Timuel Black, civil rights activist, educator, and historian joined his ancestors on Wednesday, October 13, 2021. He will be laid to rest on Wednesday, October 20th in a private service at the First Unitarian Church in Hyde Park. A memorial service will be held on Sunday, December 5th.
Born in 1918 in Birmingham, Alabama, Mr. Black grew up in Chicago’s Bronzeville neighborhood. He served in World War II where he witnessed atrocities that shaped his world view and imbedded in him a commitment to human rights. Upon his return, he completed his master’s degree at the University of Chicago. According to a bio that he provided to us during his visit to Great Cities in 2018 when we commemorated the 50th Anniversary of the Release of the Kerner Commission report,
Mr. Black was influential in bringing Dr.
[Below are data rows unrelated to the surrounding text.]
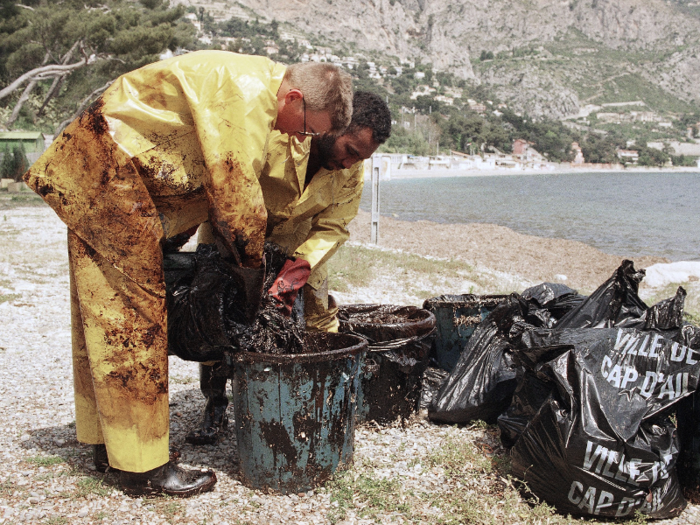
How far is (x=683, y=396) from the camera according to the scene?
8.16 feet

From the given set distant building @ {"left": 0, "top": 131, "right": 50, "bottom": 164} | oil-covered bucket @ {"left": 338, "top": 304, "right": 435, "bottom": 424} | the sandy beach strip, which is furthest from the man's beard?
distant building @ {"left": 0, "top": 131, "right": 50, "bottom": 164}

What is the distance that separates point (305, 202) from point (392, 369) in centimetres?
108

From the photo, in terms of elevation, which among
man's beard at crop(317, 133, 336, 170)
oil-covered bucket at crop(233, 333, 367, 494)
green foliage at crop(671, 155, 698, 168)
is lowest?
green foliage at crop(671, 155, 698, 168)

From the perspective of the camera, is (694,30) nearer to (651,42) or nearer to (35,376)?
(651,42)

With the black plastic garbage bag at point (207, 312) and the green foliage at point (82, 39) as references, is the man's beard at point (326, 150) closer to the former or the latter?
the black plastic garbage bag at point (207, 312)

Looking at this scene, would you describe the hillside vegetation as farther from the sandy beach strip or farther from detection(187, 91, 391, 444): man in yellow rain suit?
detection(187, 91, 391, 444): man in yellow rain suit

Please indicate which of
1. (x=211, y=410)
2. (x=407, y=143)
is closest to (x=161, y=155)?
(x=211, y=410)

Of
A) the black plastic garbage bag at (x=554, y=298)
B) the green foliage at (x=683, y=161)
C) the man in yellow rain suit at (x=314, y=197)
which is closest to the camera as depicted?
the man in yellow rain suit at (x=314, y=197)

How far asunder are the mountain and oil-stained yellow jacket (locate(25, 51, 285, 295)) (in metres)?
148

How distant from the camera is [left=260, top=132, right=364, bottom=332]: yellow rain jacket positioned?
2576 mm

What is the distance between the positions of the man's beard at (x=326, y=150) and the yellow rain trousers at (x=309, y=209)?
8 centimetres

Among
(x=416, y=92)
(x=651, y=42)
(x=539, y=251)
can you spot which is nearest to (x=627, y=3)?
(x=651, y=42)

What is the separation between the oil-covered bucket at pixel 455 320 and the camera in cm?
403

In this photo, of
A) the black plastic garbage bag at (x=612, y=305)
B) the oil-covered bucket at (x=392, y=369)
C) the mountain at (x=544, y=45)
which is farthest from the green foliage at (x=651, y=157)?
the oil-covered bucket at (x=392, y=369)
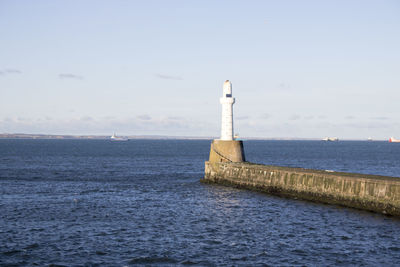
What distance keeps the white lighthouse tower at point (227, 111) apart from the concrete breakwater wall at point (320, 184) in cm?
339

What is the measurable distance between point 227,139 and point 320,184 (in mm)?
16908

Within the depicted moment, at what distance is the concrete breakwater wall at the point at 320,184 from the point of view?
2842 cm

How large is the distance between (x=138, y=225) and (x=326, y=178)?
15.2 meters

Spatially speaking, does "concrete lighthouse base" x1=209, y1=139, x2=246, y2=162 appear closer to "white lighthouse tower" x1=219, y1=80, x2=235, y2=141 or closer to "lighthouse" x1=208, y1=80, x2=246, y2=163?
"lighthouse" x1=208, y1=80, x2=246, y2=163

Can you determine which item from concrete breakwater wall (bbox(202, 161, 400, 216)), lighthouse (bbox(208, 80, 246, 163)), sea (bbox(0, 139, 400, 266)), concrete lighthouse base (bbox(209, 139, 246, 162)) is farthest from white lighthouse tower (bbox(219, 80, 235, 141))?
sea (bbox(0, 139, 400, 266))

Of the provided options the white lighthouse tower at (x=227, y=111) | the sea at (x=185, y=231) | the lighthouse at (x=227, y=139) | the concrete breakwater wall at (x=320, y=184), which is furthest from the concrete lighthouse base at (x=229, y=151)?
the sea at (x=185, y=231)

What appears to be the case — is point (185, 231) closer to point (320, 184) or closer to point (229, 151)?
point (320, 184)

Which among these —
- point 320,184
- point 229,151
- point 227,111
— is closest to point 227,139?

Martin Luther King, Jr. to Chicago for Dr. King’s first major speech in the city. In the years following, Mr. Black organized the Freedom Trains which carried thousands of Chicago residents to the 1963 March on Washington, and later became an influential political organizer and supporter in Harold Washington’s successful mayoral campaign.
Mr. Black spent many years as an educator and administrator in Chicago Public Schools and the City Colleges of Chicago, where he focused his efforts on ending segregation within these institutions. He challenged the Daley political machine in a 1963 City Council campaign, introducing the term “plantation politics” into national discourse. Mr. Black was also influential in Former President Barack Obama’s work as a Chicago community organizer, and in 2014 joined the Community Advisory Board of the Barack Obama Presidential Library.
In recent years, Mr. Black has interviewed hundreds of African Americans on Chicago’s south side to assemble Bridges of Memory, an oral history of the Great Migration and African American life in Chicago. Mr. Black is also in the process of writing his autobiography, entitled Sacred Ground in reference to the spirituality and community of Chicago’s south side.
Timuel Black was a great warrior, and we are grateful that we can share with you an interview that he did with us on March 1, 2018. During this interview, he spoke about what he called “my dedication to work to bring peace and justice for all people across race, gender and all that.” He was also committed to younger generations to “transfer that history that I lived, that older people lived, to younger people so they will recognize that hopes and dreams prepare this world for the future. Positive hopes and dreams.” So, hope we must, dream we must, to carry forward the legacy of Mr. Timuel Black and remain committed to the struggle for human dignity and social justice.